Although there is no standard treatment for childhood BPDCN, the majority of studies advocate treating these individuals initially with an ALL-type chemotherapy regimen [3,10]. Our patient did not receive chemotherapy as part of the ALL protocol at the beginning because the clinical work-up did not reveal any blood or marrow involvement. Six courses of the modified AIEOP protocol were administered with good responses. Thereafter, maintenance phase chemotherapy for ALL was administered and the patient went into remission.

According to a recent review, BPDCN in children has a less aggressive clinical course and a more favorable prognosis.
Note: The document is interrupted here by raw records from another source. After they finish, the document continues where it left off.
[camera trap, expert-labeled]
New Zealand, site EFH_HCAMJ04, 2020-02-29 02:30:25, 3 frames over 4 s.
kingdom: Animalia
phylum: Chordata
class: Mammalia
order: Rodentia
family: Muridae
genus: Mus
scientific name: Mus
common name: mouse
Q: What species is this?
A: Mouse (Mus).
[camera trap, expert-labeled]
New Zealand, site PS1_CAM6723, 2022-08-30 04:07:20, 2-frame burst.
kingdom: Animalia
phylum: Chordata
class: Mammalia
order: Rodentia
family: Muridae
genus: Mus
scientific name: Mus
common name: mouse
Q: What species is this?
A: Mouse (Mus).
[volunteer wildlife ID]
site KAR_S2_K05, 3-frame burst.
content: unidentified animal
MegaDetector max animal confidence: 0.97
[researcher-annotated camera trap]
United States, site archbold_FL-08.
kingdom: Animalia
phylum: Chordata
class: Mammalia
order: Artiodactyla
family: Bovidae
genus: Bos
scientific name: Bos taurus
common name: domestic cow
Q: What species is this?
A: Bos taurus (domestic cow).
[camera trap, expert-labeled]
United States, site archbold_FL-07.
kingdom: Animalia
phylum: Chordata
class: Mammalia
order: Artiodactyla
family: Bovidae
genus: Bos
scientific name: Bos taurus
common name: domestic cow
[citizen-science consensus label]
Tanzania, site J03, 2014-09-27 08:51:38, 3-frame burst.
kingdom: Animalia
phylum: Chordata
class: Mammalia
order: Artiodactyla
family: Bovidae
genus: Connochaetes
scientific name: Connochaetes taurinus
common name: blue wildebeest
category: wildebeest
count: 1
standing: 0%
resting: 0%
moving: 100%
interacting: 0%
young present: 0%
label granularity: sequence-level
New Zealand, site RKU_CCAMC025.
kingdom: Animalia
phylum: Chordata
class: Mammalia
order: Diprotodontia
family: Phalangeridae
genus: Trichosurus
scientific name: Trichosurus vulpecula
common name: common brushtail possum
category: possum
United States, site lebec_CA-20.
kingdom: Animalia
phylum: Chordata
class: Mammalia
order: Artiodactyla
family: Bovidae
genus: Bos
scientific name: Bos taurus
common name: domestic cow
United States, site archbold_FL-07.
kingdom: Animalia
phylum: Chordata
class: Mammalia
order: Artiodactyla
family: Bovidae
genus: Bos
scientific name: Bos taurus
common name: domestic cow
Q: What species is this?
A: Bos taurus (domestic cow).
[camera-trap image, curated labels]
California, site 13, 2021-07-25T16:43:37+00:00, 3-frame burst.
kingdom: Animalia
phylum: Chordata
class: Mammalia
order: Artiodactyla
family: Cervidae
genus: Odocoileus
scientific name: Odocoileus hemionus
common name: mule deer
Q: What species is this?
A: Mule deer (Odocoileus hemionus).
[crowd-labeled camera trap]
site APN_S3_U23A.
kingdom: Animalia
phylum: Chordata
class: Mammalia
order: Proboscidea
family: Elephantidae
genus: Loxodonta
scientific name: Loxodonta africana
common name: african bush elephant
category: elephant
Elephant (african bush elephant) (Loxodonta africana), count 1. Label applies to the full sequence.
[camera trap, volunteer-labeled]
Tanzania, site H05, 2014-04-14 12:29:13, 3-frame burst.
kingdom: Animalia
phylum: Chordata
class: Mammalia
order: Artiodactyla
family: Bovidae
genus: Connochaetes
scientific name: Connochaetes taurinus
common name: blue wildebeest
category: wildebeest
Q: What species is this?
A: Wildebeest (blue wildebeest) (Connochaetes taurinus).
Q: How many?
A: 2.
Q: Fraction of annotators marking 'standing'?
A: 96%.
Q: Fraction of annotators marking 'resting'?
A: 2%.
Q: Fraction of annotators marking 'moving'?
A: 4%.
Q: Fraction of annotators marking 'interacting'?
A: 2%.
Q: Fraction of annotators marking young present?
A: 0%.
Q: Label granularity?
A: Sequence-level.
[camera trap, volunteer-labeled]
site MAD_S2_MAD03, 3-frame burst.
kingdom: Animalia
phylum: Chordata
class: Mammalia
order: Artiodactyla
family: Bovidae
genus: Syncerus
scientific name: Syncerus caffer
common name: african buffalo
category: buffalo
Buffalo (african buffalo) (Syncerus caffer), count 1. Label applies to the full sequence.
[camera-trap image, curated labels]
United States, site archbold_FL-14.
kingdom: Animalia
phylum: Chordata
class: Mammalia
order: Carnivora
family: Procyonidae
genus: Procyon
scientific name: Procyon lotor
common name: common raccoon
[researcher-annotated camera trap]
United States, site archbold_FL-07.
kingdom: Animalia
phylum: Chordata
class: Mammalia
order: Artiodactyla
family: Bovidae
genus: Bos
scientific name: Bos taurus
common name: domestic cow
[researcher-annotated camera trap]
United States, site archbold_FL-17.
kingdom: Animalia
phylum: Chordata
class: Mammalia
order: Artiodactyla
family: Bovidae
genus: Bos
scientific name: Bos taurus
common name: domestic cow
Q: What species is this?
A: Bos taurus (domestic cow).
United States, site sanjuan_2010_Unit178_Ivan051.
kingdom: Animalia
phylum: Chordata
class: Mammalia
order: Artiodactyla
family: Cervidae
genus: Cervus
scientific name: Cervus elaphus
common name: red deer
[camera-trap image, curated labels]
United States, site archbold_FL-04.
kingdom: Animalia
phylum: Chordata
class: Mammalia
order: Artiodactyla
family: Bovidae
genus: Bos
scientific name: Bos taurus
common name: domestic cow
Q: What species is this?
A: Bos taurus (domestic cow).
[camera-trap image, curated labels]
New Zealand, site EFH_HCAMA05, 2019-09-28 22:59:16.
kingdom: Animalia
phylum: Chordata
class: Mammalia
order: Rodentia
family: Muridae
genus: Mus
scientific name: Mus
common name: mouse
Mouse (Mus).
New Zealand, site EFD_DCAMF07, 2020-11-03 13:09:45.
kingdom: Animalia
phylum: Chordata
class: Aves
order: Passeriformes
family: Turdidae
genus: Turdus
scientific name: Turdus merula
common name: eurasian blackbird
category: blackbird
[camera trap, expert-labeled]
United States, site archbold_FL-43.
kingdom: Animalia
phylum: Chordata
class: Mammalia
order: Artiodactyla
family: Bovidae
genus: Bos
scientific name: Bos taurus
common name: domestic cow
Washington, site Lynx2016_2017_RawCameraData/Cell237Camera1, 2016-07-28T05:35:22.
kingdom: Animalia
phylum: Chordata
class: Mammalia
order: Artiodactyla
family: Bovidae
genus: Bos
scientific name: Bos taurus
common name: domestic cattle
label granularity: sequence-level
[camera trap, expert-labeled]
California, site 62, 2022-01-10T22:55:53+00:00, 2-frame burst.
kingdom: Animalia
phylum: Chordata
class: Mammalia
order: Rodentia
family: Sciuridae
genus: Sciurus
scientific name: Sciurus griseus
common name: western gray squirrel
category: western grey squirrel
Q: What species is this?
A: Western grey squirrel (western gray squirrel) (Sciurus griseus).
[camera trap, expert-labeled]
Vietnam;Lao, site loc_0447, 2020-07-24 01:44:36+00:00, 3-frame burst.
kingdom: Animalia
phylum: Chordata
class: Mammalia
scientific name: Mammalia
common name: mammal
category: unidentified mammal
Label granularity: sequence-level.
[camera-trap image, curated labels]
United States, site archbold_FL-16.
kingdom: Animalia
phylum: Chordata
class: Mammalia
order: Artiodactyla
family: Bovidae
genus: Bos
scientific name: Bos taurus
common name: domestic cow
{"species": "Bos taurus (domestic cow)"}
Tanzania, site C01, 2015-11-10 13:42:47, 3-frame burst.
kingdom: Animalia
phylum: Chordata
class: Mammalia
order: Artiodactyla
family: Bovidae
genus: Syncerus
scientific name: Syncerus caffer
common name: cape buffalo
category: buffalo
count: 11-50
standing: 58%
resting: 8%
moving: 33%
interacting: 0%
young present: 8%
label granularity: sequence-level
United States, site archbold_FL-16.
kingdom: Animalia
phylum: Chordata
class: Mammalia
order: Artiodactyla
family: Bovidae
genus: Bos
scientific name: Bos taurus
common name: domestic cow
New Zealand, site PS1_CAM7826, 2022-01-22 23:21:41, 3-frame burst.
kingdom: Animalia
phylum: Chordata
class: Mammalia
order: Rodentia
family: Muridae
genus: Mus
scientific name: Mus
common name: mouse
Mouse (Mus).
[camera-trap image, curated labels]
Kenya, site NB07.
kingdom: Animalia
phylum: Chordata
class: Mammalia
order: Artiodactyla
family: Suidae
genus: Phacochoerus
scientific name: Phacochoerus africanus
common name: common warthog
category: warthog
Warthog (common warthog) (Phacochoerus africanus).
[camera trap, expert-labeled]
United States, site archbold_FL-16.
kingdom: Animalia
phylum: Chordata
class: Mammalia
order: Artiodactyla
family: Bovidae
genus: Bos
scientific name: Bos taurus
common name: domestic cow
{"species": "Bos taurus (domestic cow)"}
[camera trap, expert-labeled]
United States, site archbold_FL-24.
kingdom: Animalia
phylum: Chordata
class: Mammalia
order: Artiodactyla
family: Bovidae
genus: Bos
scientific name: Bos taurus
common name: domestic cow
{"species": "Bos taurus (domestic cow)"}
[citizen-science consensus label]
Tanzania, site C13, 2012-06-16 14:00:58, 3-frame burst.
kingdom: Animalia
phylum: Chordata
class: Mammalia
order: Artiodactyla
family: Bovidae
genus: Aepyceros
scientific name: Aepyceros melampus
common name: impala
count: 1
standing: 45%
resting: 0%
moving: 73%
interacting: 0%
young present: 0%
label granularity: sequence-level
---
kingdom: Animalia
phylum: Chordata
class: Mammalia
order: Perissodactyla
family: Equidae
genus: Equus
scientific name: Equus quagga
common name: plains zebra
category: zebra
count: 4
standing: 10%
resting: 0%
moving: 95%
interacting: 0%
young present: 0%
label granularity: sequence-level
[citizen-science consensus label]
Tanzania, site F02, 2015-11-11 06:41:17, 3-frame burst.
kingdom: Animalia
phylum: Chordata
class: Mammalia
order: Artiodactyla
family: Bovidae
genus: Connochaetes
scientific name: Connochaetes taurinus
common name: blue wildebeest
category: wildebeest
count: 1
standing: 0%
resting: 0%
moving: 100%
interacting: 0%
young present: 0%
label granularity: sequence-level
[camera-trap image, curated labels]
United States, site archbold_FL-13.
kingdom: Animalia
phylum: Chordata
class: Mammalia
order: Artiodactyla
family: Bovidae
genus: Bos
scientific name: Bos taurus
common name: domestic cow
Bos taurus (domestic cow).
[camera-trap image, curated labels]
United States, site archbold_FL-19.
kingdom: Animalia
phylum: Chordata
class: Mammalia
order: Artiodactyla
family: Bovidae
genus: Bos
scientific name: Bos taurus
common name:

Treatment with high-risk ALL therapy regimens with central nervous system prophylaxis is recommended for pediatric patients. In children with relapsed, refractory, or high-risk disease at presentation, stem cell transplantation is recommended. New targeted therapies, including the recently FDA-approved tagraxofusp and anti-CD123 cytotoxin, show great promise for improved response rate [11].

In conclusion, we described a rare case of BPDCN in a child mimicking lymphoma/leukemia cutis. In contrast to adult patients, our patient had a favorable clinical course, similar to other pediatric cases. Moreover, our patient was treated with a regimen that differed from the established recommendation; thus, our case report suggests a successful alternative regimen for BPDCN in children.